The output consistency is interesting. I just went through half a dozen generations of my standard image model challenge, (to date I have yet to see a model that can render piano keyboard octaves correctly, and Gemini 2.5 Flash Image is no different in that regard), and as best I can tell, there are no changes at all between successive attempts: https://g.co/gemini/share/a0e1e264b5e9
This is in stark contrast to ChatGPT, where an edit prompt typically yields both requested and unrequested changes to the image; here it seems to be neither.
Flash 2.0 Image had the same issue: it does better than gpt-image for maintaining consistency in edits, but that also introduces a gap where sometimes it gets "locked in" on a particular reference image and will struggle to make changes to it.

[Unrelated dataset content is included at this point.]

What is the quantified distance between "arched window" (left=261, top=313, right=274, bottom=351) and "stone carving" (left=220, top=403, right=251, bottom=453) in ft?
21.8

In some cases you'll pass in multiple images + a prompt and get back something that's almost visually indistinguishable from just one of the images and nothing from the prompt.
Wildly different and subjectively less "presentable", to be clear. The fashion bubble just generates a vague bubble shape with the subject inside it instead of the"subject flying through the sky inside a bubble" presented on the site. The other case just adds the fork to the bowl of spaghetti. Both are reproducible.
Arguably they follow the prompt better than what Google is showing off, but at the same time look less impressive.
It does look like I'm using the new model, though. I'm getting image editing results that are well beyond what the old stuff was capable of.